Please quote the lines starting with the line that contains "Among all options" and going on through the end of the lines, with both ends included. Leave the pictures out of your answer.

◆ RECORDS FOR THE TASK ◆
(begin)
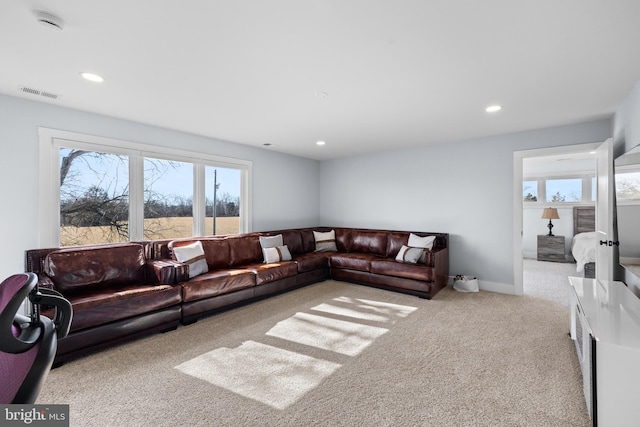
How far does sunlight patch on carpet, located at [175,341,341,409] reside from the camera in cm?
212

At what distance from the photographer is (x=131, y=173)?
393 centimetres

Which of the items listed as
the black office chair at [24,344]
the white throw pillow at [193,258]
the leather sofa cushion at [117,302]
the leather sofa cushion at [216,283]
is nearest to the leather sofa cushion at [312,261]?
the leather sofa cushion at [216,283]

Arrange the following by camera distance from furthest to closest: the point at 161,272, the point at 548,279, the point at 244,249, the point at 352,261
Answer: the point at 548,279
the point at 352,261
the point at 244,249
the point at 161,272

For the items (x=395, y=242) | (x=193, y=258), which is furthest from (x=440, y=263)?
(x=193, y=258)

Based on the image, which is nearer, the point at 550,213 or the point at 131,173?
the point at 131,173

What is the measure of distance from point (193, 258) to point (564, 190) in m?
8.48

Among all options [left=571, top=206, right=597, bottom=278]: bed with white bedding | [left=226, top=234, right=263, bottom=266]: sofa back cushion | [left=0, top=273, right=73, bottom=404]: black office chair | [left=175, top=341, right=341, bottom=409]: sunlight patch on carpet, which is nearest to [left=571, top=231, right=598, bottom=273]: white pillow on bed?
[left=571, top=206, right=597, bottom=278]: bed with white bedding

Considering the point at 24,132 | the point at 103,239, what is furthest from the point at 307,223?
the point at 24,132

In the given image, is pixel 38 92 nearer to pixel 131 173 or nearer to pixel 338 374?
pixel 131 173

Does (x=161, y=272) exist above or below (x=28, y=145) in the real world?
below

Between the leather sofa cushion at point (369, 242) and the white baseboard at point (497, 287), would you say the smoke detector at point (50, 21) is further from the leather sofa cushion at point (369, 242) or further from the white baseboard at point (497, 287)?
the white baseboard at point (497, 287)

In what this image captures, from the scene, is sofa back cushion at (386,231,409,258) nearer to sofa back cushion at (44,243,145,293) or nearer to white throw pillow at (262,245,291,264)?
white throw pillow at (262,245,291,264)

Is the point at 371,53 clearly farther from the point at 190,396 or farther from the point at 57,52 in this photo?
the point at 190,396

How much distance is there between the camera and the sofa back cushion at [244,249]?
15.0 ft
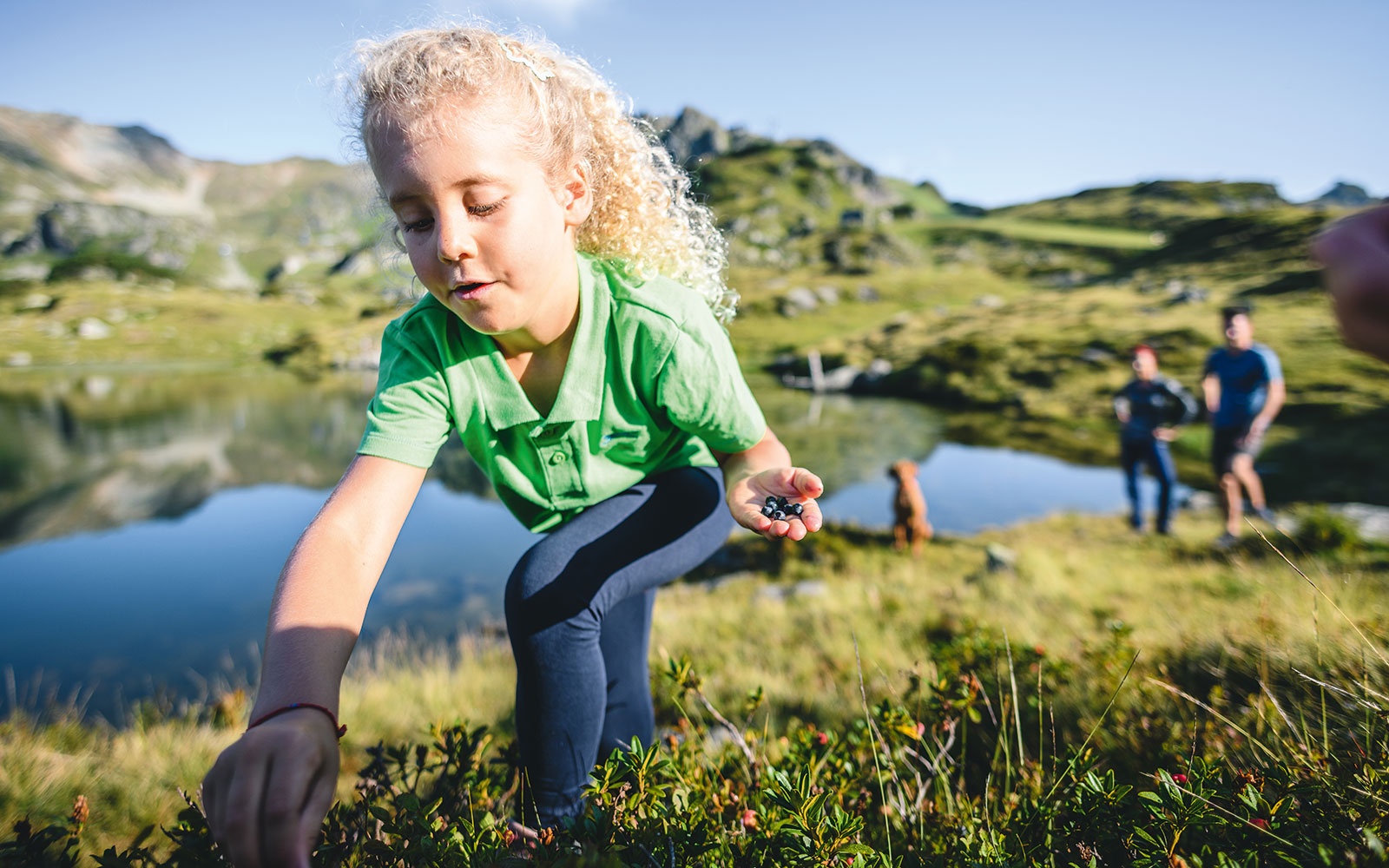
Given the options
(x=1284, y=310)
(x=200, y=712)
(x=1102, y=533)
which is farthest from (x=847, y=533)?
(end)
◆ SOLUTION FOR THIS EXERCISE ◆
Among all options [left=571, top=206, right=597, bottom=278]: bed with white bedding | [left=226, top=234, right=263, bottom=266]: sofa back cushion | [left=0, top=273, right=73, bottom=404]: black office chair | [left=175, top=341, right=341, bottom=409]: sunlight patch on carpet, which is nearest to [left=571, top=231, right=598, bottom=273]: white pillow on bed?
[left=571, top=206, right=597, bottom=278]: bed with white bedding

Considering the point at 24,132 | the point at 103,239, what is furthest from the point at 307,223?
the point at 24,132

In the given image, is pixel 38 92 nearer to pixel 131 173 or nearer to pixel 338 374?
pixel 131 173

Does (x=161, y=272) exist above or below (x=28, y=145) in the real world?
below

Between the leather sofa cushion at point (369, 242) and the white baseboard at point (497, 287), would you say the smoke detector at point (50, 21) is further from the leather sofa cushion at point (369, 242) or further from the white baseboard at point (497, 287)?
the white baseboard at point (497, 287)

In what this image captures, from the scene, is sofa back cushion at (386,231,409,258) nearer to sofa back cushion at (44,243,145,293) or nearer to white throw pillow at (262,245,291,264)?
white throw pillow at (262,245,291,264)

Is the point at 371,53 clearly farther from the point at 190,396 or farther from the point at 57,52 in this photo?
the point at 190,396

How much distance is there between the camera and the sofa back cushion at [244,249]?
15.0 ft
Given the options
(x=1284, y=310)
(x=200, y=712)
(x=1102, y=533)
which is farthest from (x=847, y=533)?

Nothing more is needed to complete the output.